The metadata is modified for all versions containing a dataset.

f should be the h5py file or versioned_hdf5 VersionedHDF5File object.

dataset_name is the name of the dataset in the version group(s).

Metadata that may be modified are

  • chunks: must be compatible with the dataset shape

  • compression: see h5py.Group.create_dataset()

  • compression_opts: see h5py.Group.create_dataset()

  • dtype: all data in the dataset is cast to the new dtype

  • fillvalue: see the note below

If set to None (the default), the given metadata is not modified.

Note for fillvalue, all values equal to the old fillvalue are updated to be the new fillvalue, regardless of whether they are explicitly stored or represented sparsely in the underlying HDF5 dataset. Also note that datasets without an explicitly set fillvalue have a default fillvalue equal to the default value of the dtype (e.g., 0. for float dtypes).

versioned_hdf5.replay.recreate_dataset(f, name, newf, callback=None)

Recreate dataset from all versions into newf

newf should be a versioned hdf5 file/group that is already initialized (it may or may not be in the same physical file as f).
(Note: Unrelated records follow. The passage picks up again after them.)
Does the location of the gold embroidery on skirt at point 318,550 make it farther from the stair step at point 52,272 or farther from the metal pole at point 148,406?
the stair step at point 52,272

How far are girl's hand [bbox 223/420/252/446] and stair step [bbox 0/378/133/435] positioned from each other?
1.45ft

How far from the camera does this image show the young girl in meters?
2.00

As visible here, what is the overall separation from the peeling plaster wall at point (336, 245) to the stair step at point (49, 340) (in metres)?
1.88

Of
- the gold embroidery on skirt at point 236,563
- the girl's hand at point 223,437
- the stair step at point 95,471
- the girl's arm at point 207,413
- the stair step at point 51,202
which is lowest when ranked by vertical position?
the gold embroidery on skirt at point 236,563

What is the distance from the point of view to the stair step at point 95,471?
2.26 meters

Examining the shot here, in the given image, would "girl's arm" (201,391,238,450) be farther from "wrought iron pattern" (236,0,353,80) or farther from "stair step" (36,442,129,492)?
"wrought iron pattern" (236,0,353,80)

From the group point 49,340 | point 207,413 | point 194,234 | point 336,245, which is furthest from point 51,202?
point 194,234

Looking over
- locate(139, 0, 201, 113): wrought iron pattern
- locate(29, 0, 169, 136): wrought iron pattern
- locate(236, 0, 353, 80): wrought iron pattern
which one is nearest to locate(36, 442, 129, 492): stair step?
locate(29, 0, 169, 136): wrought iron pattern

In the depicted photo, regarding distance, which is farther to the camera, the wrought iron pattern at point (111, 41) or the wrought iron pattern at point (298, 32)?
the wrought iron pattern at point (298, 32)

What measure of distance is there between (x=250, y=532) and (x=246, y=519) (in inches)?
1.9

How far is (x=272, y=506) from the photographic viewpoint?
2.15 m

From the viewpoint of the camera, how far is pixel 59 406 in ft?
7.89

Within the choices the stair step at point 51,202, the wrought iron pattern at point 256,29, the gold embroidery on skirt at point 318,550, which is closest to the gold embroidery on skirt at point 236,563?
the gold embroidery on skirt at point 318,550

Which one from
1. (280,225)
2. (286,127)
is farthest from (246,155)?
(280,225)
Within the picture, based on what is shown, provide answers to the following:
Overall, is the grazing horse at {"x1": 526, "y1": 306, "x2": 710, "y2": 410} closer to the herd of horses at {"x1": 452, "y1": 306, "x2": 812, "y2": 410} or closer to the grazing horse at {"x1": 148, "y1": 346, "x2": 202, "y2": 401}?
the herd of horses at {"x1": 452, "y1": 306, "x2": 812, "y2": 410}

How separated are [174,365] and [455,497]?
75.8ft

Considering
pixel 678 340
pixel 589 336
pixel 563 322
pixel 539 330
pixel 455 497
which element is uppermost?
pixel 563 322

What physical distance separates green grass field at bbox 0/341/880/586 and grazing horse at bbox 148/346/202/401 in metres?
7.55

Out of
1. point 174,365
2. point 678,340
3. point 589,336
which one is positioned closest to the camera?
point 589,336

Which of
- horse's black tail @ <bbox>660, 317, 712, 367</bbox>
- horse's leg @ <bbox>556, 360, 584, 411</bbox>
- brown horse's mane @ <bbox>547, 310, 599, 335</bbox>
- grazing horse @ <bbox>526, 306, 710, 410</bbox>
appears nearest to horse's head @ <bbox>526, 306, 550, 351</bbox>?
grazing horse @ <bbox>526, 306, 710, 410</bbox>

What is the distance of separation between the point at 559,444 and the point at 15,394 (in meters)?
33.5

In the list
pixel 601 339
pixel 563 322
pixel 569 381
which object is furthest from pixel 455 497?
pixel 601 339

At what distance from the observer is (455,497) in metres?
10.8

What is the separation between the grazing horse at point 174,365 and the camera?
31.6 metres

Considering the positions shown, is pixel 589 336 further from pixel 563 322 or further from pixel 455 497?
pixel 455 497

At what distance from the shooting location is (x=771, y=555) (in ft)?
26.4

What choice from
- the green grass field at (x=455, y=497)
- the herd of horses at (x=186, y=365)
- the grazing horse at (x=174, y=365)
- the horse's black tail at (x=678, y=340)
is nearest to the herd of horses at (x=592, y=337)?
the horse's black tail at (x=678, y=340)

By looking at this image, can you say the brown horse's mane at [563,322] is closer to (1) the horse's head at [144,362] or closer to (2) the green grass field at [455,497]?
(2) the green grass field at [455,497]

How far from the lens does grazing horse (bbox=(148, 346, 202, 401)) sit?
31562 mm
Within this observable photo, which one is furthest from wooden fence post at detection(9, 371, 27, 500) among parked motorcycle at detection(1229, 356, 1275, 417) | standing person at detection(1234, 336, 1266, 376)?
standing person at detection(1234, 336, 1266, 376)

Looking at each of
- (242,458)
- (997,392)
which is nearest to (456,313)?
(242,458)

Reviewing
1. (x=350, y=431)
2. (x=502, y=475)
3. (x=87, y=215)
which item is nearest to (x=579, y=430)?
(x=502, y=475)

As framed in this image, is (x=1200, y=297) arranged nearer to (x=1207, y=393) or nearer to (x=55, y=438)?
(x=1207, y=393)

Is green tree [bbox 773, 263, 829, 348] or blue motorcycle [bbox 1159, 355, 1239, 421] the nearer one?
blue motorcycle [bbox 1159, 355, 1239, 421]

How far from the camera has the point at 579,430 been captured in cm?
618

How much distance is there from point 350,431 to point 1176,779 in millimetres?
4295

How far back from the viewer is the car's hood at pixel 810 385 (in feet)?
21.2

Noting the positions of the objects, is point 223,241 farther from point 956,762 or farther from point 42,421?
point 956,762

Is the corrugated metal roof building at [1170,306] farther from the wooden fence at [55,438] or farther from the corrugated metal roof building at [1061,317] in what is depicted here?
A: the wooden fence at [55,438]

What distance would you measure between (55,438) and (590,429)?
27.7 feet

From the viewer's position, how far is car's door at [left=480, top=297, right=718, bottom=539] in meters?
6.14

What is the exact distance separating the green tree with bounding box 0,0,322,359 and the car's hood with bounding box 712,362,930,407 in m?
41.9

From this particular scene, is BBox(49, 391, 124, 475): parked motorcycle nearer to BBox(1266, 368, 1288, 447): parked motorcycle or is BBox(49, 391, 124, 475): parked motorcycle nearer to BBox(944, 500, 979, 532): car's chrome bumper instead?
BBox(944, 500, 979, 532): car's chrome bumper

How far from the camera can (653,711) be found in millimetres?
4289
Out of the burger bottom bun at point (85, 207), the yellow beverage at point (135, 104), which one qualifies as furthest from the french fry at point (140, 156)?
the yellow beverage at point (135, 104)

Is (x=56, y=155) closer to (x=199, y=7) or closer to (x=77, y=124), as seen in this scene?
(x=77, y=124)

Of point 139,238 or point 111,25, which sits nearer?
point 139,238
Typically newf should be tmp_group(f) (see tmp_group()).

callback should be a function with the signature

callback(dataset, version_name)

It will be called on every dataset in every version. It should return the dataset to be used for the new version. The dataset and its containing group should not be modified in-place. If a new copy of a dataset is to be used, it should be one of the dataset classes in versioned_hdf5.wrappers, and should placed in a temporary group, which you may delete after recreate_dataset() is done. The callback may also return None, in which case the dataset is deleted for the given version.

Note: this function is only for advanced usage. Typical use-cases should use delete_version() or modify_metadata().

versioned_hdf5.replay.swap(old, new)

Swap every dataset in old with the corresponding one in new

Datasets in old that aren’t in new are ignored.

versioned_hdf5.replay.tmp_group(f)

Create a temporary group in f for use with recreate_dataset().